One way to gauge a candidate’s momentum is the size and composition of the accompanying press corps. At today’s Barack Obama rally in Manchester, the big foots were out in force. There were so many reporters, in fact, that Obama’s campaign ran out of lanyards for press credentials. (Unlike Hillary Clinton’s campaign, Obama has never offered reporters string or fasteners for the journalists to wear around their necks.)
I grabbed a seat directly behind Judy Woodruff and Gwen Ifill of The News Hour on PBS. Woodruff’s husband Al Hunt of Bloomberg was nearby. From that vantage point, I could see Chris Matthews of MSNBC to my far left and his colleague at NBC, Tim Russert, to my right. Russert stood with Walter Isaacson, who formerly served as the editor of Time Magazine. I happened to check the clock on my cell phone and noticed it was 10:35 a.m. and became agitated. How could Russert, whose “Meet the Press” appears on my television in Boston at 10:30 a.m., be simultaneously standing a few feet from me at that hour. As I rushed out of the hall, he assured me the show was “pre-taped.” Phew. All is well with the space-time continuum.

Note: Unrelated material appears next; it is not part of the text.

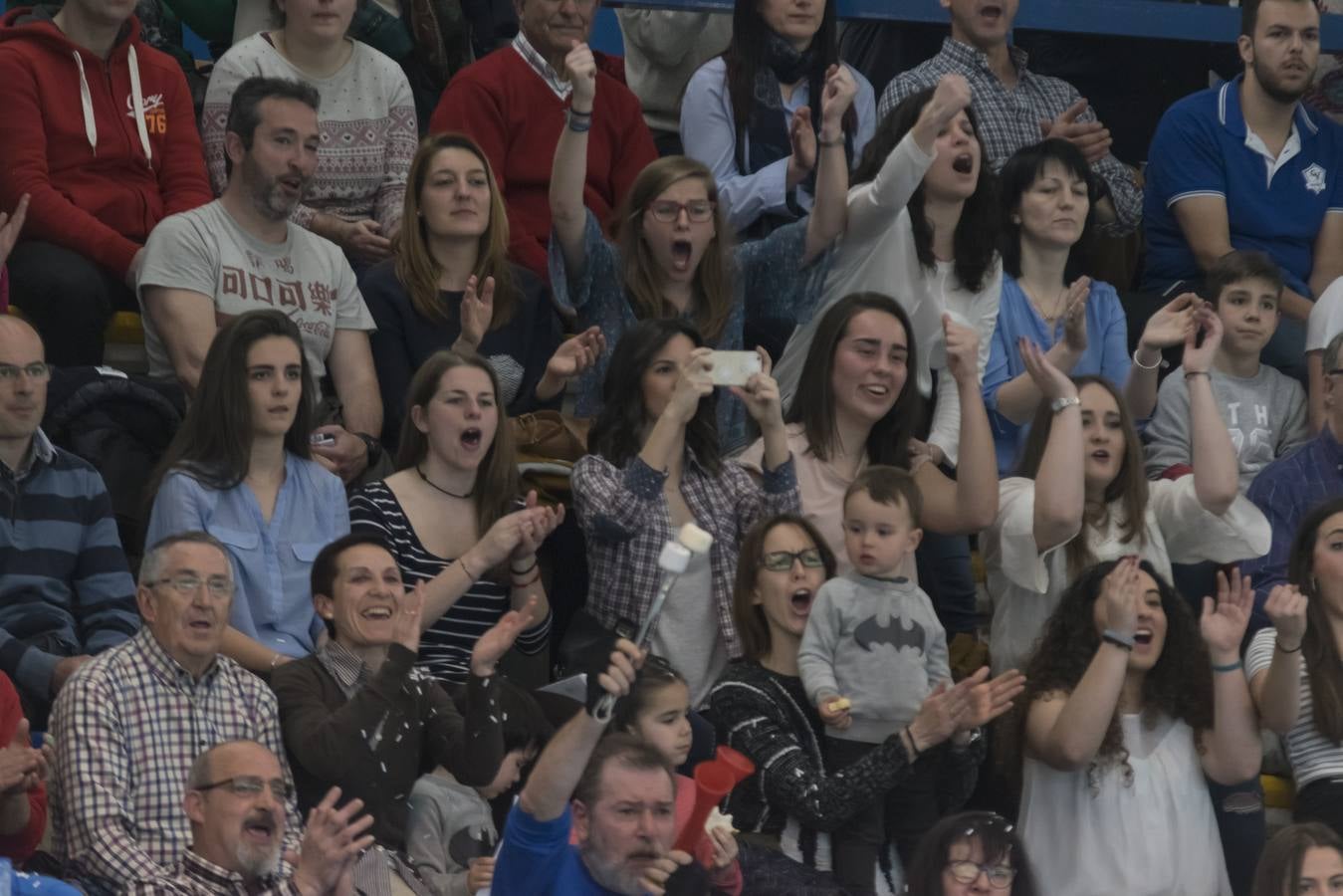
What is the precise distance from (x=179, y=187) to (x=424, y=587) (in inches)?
75.8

A sharp new beat reporter on the block is The Boston Globe’s Sasha Issenberg, who was there along with Lisa Wangsness, who has a real future in the business. Another young journalist was Sam Stein of The Huffington Post.
Hillary Clinton’s interminable q & a with voters drew a large press corps as well — including Joe Klein and Jay Carney of Time Magazine, Michael Crowley of The New Republic, Ben Smith of Politico and Lois Romano of The Washington Post.
My sense from observing the various crews is that the crew covering Obama is more excited about it, particularly the uber-boomers like Russert and, especially, Matthews.